BEAVER: An Efficient Deterministic LLM Verifier
Tarun Suresh, Nalin Wadhwa, Debangshu Banerjee, Gagandeep Singh
TL;DR
BEAVER tackles the lack of deterministic guarantees for LLM constraint satisfaction by introducing a frontier-driven, prefix-closed verification framework. It leverages a token trie and a frontier to incrementally compute sound lower and upper bounds on constraint-satisfaction probability, with a branch-and-bound style algorithm that tightens bounds anytime during execution. The approach demonstrates substantial tightening over rejection sampling across GSM-Symbolic, Enron leakage, and CyberSecEval tasks, and provides actionable risk assessment by exposing high-risk instances with tight bounds.

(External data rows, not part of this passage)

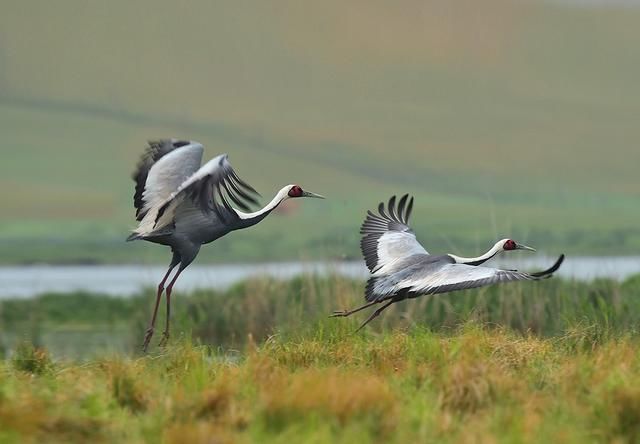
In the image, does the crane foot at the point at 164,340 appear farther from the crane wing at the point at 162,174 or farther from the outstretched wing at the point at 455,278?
the outstretched wing at the point at 455,278

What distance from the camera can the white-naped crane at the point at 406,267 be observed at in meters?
9.26

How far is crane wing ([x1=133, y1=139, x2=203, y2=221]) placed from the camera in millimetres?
9984

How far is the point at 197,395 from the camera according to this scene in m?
6.99

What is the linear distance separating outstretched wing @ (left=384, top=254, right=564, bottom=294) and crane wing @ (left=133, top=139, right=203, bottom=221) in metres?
1.85

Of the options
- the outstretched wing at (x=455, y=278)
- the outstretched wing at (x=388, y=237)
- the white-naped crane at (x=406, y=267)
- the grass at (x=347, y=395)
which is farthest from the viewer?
the outstretched wing at (x=388, y=237)

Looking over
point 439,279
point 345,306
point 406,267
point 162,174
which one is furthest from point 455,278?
point 345,306

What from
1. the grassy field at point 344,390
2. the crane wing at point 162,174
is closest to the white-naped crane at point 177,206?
the crane wing at point 162,174

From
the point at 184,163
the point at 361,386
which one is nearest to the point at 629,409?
the point at 361,386

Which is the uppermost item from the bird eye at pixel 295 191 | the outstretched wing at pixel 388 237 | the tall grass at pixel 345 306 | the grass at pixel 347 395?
the bird eye at pixel 295 191

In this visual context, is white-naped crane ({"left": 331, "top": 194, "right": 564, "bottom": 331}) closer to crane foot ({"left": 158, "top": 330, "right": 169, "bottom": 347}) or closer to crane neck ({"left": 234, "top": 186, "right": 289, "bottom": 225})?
crane neck ({"left": 234, "top": 186, "right": 289, "bottom": 225})

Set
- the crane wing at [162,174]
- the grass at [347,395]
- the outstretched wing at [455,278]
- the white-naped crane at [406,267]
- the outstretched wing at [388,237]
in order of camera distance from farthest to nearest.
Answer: the outstretched wing at [388,237] < the crane wing at [162,174] < the white-naped crane at [406,267] < the outstretched wing at [455,278] < the grass at [347,395]

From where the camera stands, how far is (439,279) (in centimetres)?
954

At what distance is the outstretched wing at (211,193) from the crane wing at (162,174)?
0.45 ft

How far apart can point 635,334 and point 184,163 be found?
3.78 meters
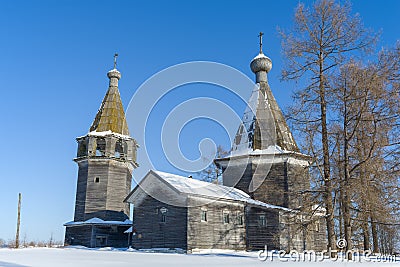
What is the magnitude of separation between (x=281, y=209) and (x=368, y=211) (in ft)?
32.1

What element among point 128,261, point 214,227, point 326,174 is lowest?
point 128,261

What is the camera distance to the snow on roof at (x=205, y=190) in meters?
23.3

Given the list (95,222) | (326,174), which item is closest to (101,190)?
(95,222)

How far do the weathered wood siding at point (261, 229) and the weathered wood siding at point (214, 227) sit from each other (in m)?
0.40

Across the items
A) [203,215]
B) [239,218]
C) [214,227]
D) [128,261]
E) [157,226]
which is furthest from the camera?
[239,218]

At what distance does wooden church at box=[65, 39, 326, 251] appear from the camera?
23109mm

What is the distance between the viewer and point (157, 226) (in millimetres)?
23719

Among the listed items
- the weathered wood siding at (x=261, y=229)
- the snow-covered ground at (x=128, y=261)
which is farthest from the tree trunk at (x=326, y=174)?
the weathered wood siding at (x=261, y=229)

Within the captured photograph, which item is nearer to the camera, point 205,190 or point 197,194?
point 197,194

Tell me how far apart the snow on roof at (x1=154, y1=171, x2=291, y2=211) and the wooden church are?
0.09 metres

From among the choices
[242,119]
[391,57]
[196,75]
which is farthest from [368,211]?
[242,119]

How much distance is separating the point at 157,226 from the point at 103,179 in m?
7.96

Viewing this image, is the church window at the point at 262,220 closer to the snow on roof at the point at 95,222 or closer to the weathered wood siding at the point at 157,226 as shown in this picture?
the weathered wood siding at the point at 157,226

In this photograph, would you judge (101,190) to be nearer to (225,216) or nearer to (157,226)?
(157,226)
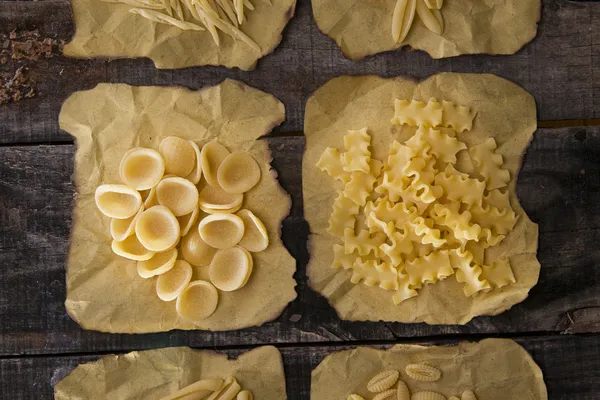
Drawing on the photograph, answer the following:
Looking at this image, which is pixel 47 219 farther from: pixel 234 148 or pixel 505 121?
pixel 505 121

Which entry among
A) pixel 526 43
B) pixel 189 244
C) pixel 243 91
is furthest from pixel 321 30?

The work also analyzes runtime and decoding-parameter effects, discusses limitations, and releases open-source tooling for practical deployment in safety-critical settings.
Abstract
As large language models (LLMs) transition from research prototypes to production systems, practitioners often need reliable methods to verify that model outputs satisfy required constraints. While sampling-based estimates provide an intuition of model behavior, they offer no sound guarantees. We present BEAVER, the first practical framework for computing deterministic, sound probability bounds on LLM constraint satisfaction. Given any prefix-closed semantic constraint, BEAVER systematically explores the generation space using novel token trie and frontier data structures, maintaining provably sound bounds at every iteration. We formalize the verification problem, prove soundness of our approach, and evaluate BEAVER on correctness verification, privacy verification and secure code generation tasks across multiple state of the art LLMs. BEAVER achieves 6 to 8 times tighter probability bounds and identifies 3 to 4 times more high risk instances compared to baseline methods under identical computational budgets, enabling precise characterization and risk assessment that loose bounds or empirical evaluation cannot provide.